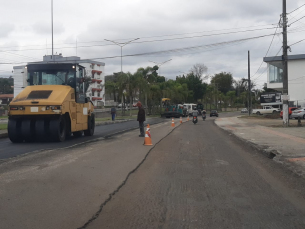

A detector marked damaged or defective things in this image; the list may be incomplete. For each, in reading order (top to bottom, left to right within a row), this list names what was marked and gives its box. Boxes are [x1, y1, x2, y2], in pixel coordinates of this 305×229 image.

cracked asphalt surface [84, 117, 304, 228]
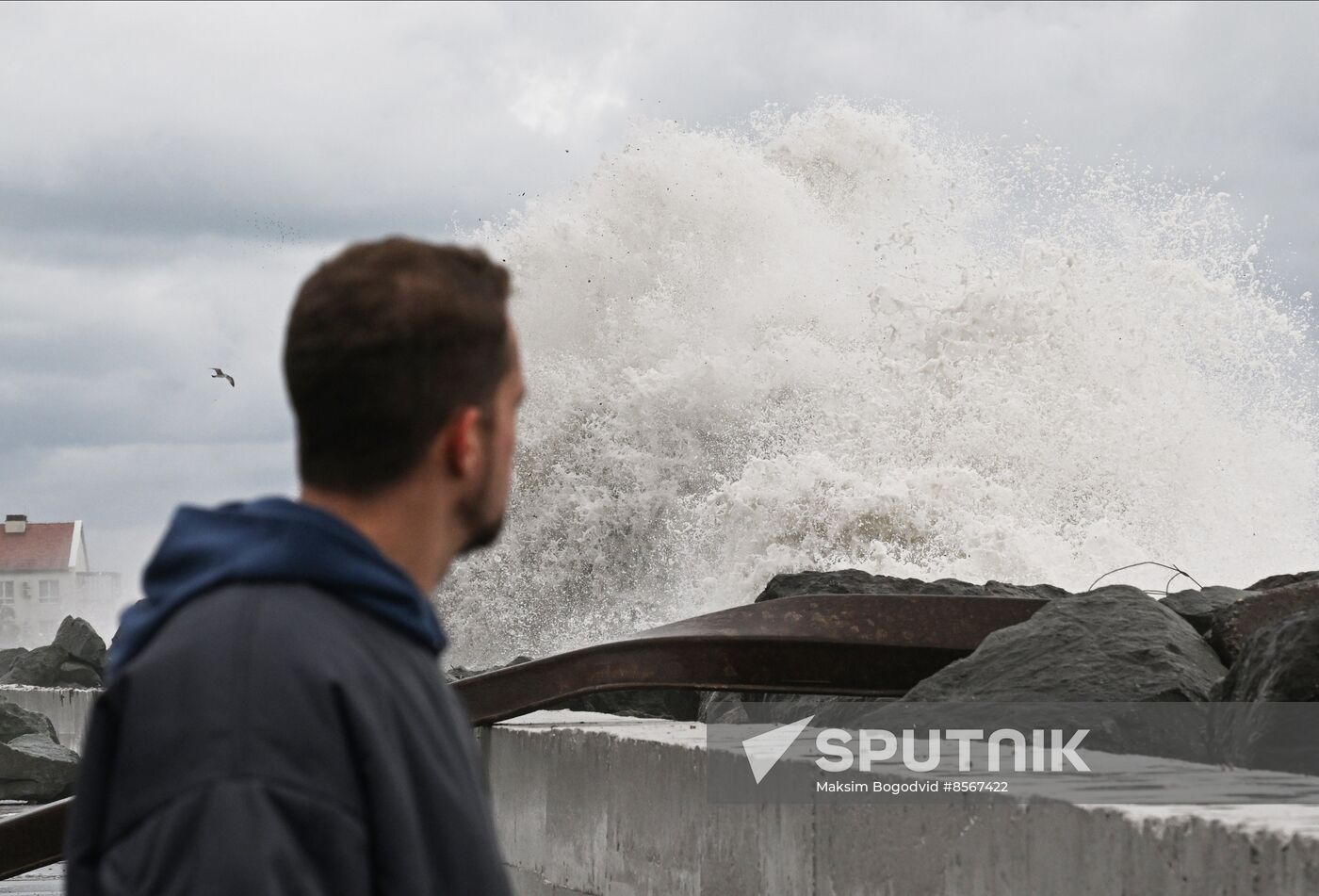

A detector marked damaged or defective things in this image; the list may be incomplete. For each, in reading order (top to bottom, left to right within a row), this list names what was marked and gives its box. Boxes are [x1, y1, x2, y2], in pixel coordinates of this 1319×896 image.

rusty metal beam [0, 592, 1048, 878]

--

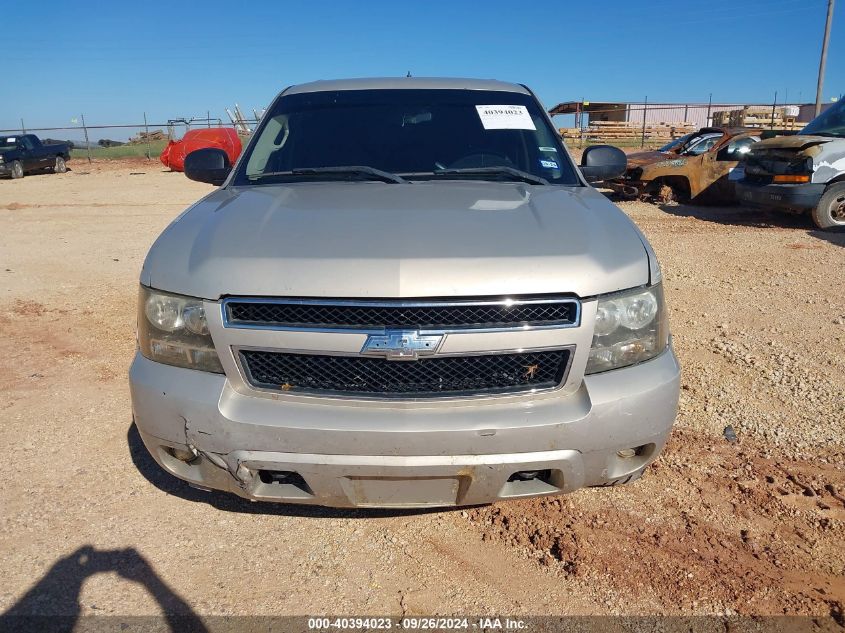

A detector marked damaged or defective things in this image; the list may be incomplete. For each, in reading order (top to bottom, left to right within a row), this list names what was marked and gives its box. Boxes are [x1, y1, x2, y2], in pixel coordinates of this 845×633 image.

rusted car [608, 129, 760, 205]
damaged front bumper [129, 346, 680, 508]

- [Exercise description]:
Copy the lines of the records, beginning with the line that contains "this 305×229 image." and continuing through the line that contains "cracked asphalt surface [84, 117, 304, 228]", with both of those lines included.

- [Response to the exercise]:
A detector marked damaged or defective things in this image; the list may be incomplete. For each, in reading order (top to bottom, left to right within a row), this list names what was marked and gives its box. Boxes are [x1, y1, x2, y2], in pixel coordinates of this 305×229 image.

cracked asphalt surface [84, 117, 304, 228]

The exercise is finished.